“I’ve got a ‘grown-up jacket’ … It’s nothing special, but I wear it to teach or present papers or to go to a conference if I’m nervous about meeting people there. The person who wears the jacket is confident and knows all the answers and stands up straight” (Hollie Morgan)
I really liked this statement, which Hollie made about how academic dress can relate to confidence. So I decided to write a post about my impressions on clothing and academia. Despite the diversity in academic dress that I have observed recently, the point remains: your clothes, whether smart, ironed, comfy, creased, baggy, or tight, have an important relationship with the presentation of your ideas in person as a student or researcher. Clothes might create an impression about your personality or mood and, as in Hollie’s case, might help to craft a positive state of mind.
At a recent conference, I saw an excellent talk. It was engaging, ground-breaking, packed with information … and the speaker was not wearing any shoes. Yes, he was barefoot. I do not know if sans shoes is usually his style – but it worked for him.
As I mentioned in my previous blog post, I have a background in marketing and academic administration alongside my academic experience. Dress has always been an important part of my day, especially in non-academic office jobs. When your job involves working in an office all day and following a similar routine from day to day, wearing bright, fun, clothes can bring a bit of changeability and self-expression into the role. I am hardly a clotheshorse for the latest haute couture, but I will admit that the compliments that I have received about the way that I present myself at work have always brought with them a warm glow. I like to express myself through my clothes. In my case, if I am shabbily dressed, it is usually symptomatic of a (hopefully temporary) absence of mind. Basically, something’s going wrong inside, as well as outside. As an academic, I do believe in branding. The way you dress, speak, your body language, are all part of who you are as an academic. I am not saying that means you have to be a snappy dresser – I know plenty of academics who dress quite casually, and that is part of their brand. Finally, I am not implying that I siphon off my postdoctoral wages straight into expensive clothes stores (most of my clothes are second hand), but I do think about what I look like. As Hollie said, and going back to my previous post on confidence, clothes can provide some reinforcement: if you look good, you appear confident to others, no matter what is going on inside your head.

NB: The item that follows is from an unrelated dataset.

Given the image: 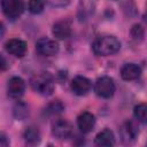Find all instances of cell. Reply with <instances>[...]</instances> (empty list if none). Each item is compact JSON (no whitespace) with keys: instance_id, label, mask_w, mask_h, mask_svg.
<instances>
[{"instance_id":"6da1fadb","label":"cell","mask_w":147,"mask_h":147,"mask_svg":"<svg viewBox=\"0 0 147 147\" xmlns=\"http://www.w3.org/2000/svg\"><path fill=\"white\" fill-rule=\"evenodd\" d=\"M93 53L98 56H109L121 49V41L115 36H102L92 45Z\"/></svg>"},{"instance_id":"7a4b0ae2","label":"cell","mask_w":147,"mask_h":147,"mask_svg":"<svg viewBox=\"0 0 147 147\" xmlns=\"http://www.w3.org/2000/svg\"><path fill=\"white\" fill-rule=\"evenodd\" d=\"M31 86L32 88L39 93L40 95L48 96L54 91V82L49 75L46 74H39L32 77L31 79Z\"/></svg>"},{"instance_id":"3957f363","label":"cell","mask_w":147,"mask_h":147,"mask_svg":"<svg viewBox=\"0 0 147 147\" xmlns=\"http://www.w3.org/2000/svg\"><path fill=\"white\" fill-rule=\"evenodd\" d=\"M94 92L96 95L103 99H109L115 93V83L113 78L108 76H102L96 79L94 84Z\"/></svg>"},{"instance_id":"277c9868","label":"cell","mask_w":147,"mask_h":147,"mask_svg":"<svg viewBox=\"0 0 147 147\" xmlns=\"http://www.w3.org/2000/svg\"><path fill=\"white\" fill-rule=\"evenodd\" d=\"M0 5L3 14L10 20L17 18L24 10L23 0H0Z\"/></svg>"},{"instance_id":"5b68a950","label":"cell","mask_w":147,"mask_h":147,"mask_svg":"<svg viewBox=\"0 0 147 147\" xmlns=\"http://www.w3.org/2000/svg\"><path fill=\"white\" fill-rule=\"evenodd\" d=\"M36 51L42 56H53L59 52V45L55 40L42 37L36 42Z\"/></svg>"},{"instance_id":"8992f818","label":"cell","mask_w":147,"mask_h":147,"mask_svg":"<svg viewBox=\"0 0 147 147\" xmlns=\"http://www.w3.org/2000/svg\"><path fill=\"white\" fill-rule=\"evenodd\" d=\"M52 133L57 139H68L72 134V126L65 119H56L52 124Z\"/></svg>"},{"instance_id":"52a82bcc","label":"cell","mask_w":147,"mask_h":147,"mask_svg":"<svg viewBox=\"0 0 147 147\" xmlns=\"http://www.w3.org/2000/svg\"><path fill=\"white\" fill-rule=\"evenodd\" d=\"M25 92V82L18 77H11L7 83V94L11 99H20Z\"/></svg>"},{"instance_id":"ba28073f","label":"cell","mask_w":147,"mask_h":147,"mask_svg":"<svg viewBox=\"0 0 147 147\" xmlns=\"http://www.w3.org/2000/svg\"><path fill=\"white\" fill-rule=\"evenodd\" d=\"M5 48L9 54H11L16 57H23L28 52L26 42L18 38H13V39L8 40L5 45Z\"/></svg>"},{"instance_id":"9c48e42d","label":"cell","mask_w":147,"mask_h":147,"mask_svg":"<svg viewBox=\"0 0 147 147\" xmlns=\"http://www.w3.org/2000/svg\"><path fill=\"white\" fill-rule=\"evenodd\" d=\"M91 87H92L91 80L84 76H76L71 82V91L79 96L87 94Z\"/></svg>"},{"instance_id":"30bf717a","label":"cell","mask_w":147,"mask_h":147,"mask_svg":"<svg viewBox=\"0 0 147 147\" xmlns=\"http://www.w3.org/2000/svg\"><path fill=\"white\" fill-rule=\"evenodd\" d=\"M77 125L83 133H88L94 129L95 116L90 111H83L77 117Z\"/></svg>"},{"instance_id":"8fae6325","label":"cell","mask_w":147,"mask_h":147,"mask_svg":"<svg viewBox=\"0 0 147 147\" xmlns=\"http://www.w3.org/2000/svg\"><path fill=\"white\" fill-rule=\"evenodd\" d=\"M52 33L56 39L64 40L71 36V25L68 21H64V20L57 21L53 24Z\"/></svg>"},{"instance_id":"7c38bea8","label":"cell","mask_w":147,"mask_h":147,"mask_svg":"<svg viewBox=\"0 0 147 147\" xmlns=\"http://www.w3.org/2000/svg\"><path fill=\"white\" fill-rule=\"evenodd\" d=\"M138 133H139L138 126L132 121H127V122H125L121 126V136H122V139L125 142H132V141H134L136 138H137V136H138Z\"/></svg>"},{"instance_id":"4fadbf2b","label":"cell","mask_w":147,"mask_h":147,"mask_svg":"<svg viewBox=\"0 0 147 147\" xmlns=\"http://www.w3.org/2000/svg\"><path fill=\"white\" fill-rule=\"evenodd\" d=\"M141 75V68L136 63H126L121 69V77L124 80H136Z\"/></svg>"},{"instance_id":"5bb4252c","label":"cell","mask_w":147,"mask_h":147,"mask_svg":"<svg viewBox=\"0 0 147 147\" xmlns=\"http://www.w3.org/2000/svg\"><path fill=\"white\" fill-rule=\"evenodd\" d=\"M94 142L96 146H100V147L114 146L115 145V136H114L113 131H110L109 129H105L96 134Z\"/></svg>"},{"instance_id":"9a60e30c","label":"cell","mask_w":147,"mask_h":147,"mask_svg":"<svg viewBox=\"0 0 147 147\" xmlns=\"http://www.w3.org/2000/svg\"><path fill=\"white\" fill-rule=\"evenodd\" d=\"M23 138L24 140L30 144V145H36L40 141L41 139V136H40V131L38 130V127L36 126H28L24 132H23Z\"/></svg>"},{"instance_id":"2e32d148","label":"cell","mask_w":147,"mask_h":147,"mask_svg":"<svg viewBox=\"0 0 147 147\" xmlns=\"http://www.w3.org/2000/svg\"><path fill=\"white\" fill-rule=\"evenodd\" d=\"M13 116L17 121H23L29 116V106L23 101H17L13 107Z\"/></svg>"},{"instance_id":"e0dca14e","label":"cell","mask_w":147,"mask_h":147,"mask_svg":"<svg viewBox=\"0 0 147 147\" xmlns=\"http://www.w3.org/2000/svg\"><path fill=\"white\" fill-rule=\"evenodd\" d=\"M133 115H134V117L138 122L145 124L146 121H147V106L145 103L137 105L133 109Z\"/></svg>"},{"instance_id":"ac0fdd59","label":"cell","mask_w":147,"mask_h":147,"mask_svg":"<svg viewBox=\"0 0 147 147\" xmlns=\"http://www.w3.org/2000/svg\"><path fill=\"white\" fill-rule=\"evenodd\" d=\"M63 110H64V105L59 100H55V101L48 103V106L46 108V113L49 115H59V114L63 113Z\"/></svg>"},{"instance_id":"d6986e66","label":"cell","mask_w":147,"mask_h":147,"mask_svg":"<svg viewBox=\"0 0 147 147\" xmlns=\"http://www.w3.org/2000/svg\"><path fill=\"white\" fill-rule=\"evenodd\" d=\"M130 34L134 40L141 41L145 37V30L140 24H134V25H132V28L130 30Z\"/></svg>"},{"instance_id":"ffe728a7","label":"cell","mask_w":147,"mask_h":147,"mask_svg":"<svg viewBox=\"0 0 147 147\" xmlns=\"http://www.w3.org/2000/svg\"><path fill=\"white\" fill-rule=\"evenodd\" d=\"M44 0H29V11L32 14H40L44 10Z\"/></svg>"},{"instance_id":"44dd1931","label":"cell","mask_w":147,"mask_h":147,"mask_svg":"<svg viewBox=\"0 0 147 147\" xmlns=\"http://www.w3.org/2000/svg\"><path fill=\"white\" fill-rule=\"evenodd\" d=\"M44 2H47L52 7H64L70 2V0H44Z\"/></svg>"},{"instance_id":"7402d4cb","label":"cell","mask_w":147,"mask_h":147,"mask_svg":"<svg viewBox=\"0 0 147 147\" xmlns=\"http://www.w3.org/2000/svg\"><path fill=\"white\" fill-rule=\"evenodd\" d=\"M9 138H8V136L5 133V132H2V131H0V146H9Z\"/></svg>"},{"instance_id":"603a6c76","label":"cell","mask_w":147,"mask_h":147,"mask_svg":"<svg viewBox=\"0 0 147 147\" xmlns=\"http://www.w3.org/2000/svg\"><path fill=\"white\" fill-rule=\"evenodd\" d=\"M8 68H9V63H8V61H7L3 56L0 55V72H1V71H6Z\"/></svg>"},{"instance_id":"cb8c5ba5","label":"cell","mask_w":147,"mask_h":147,"mask_svg":"<svg viewBox=\"0 0 147 147\" xmlns=\"http://www.w3.org/2000/svg\"><path fill=\"white\" fill-rule=\"evenodd\" d=\"M5 32H6V28H5L3 23H2V22H0V39H2V38H3Z\"/></svg>"}]
</instances>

One of the things that I love about academia, and always have done since I found my ‘place’ upon leaving school and moving away to university, is the way that it embraces difference, and even eccentricity. I have always felt like I stand out in some ways: I’m taller than average, possibly occasionally kooky, and have a regional accent that makes me unusual in academic circles (though, due to relocation, this is fading which makes me sad). Finding expression through the clothes that I choose to present myself in is part of this. I was recently reading an article that described City bankers turning to unscrupulous payday loan companies to boost their collection of designer handbags in order to fit in at work. Thank the Lord, that is never going to be an issue for me. The main prerequisite for my handbag, is that it fits my laptop in it and is not going to fall apart when I shove and slam it into the locker at the British Library. So, when I think of the people I have met recently who have made most of an impact on me through their academic dress, I think of the expert in teaching and learning who was wearing some majorly snappy tweed and a swish moustache. I think of my friend, who is never seen wearing black and always has the bright clothes to match her red hair. Hollie in her power jacket. Or I think of that scholar without any shoes, but with a demeanor as cool as a cucumber.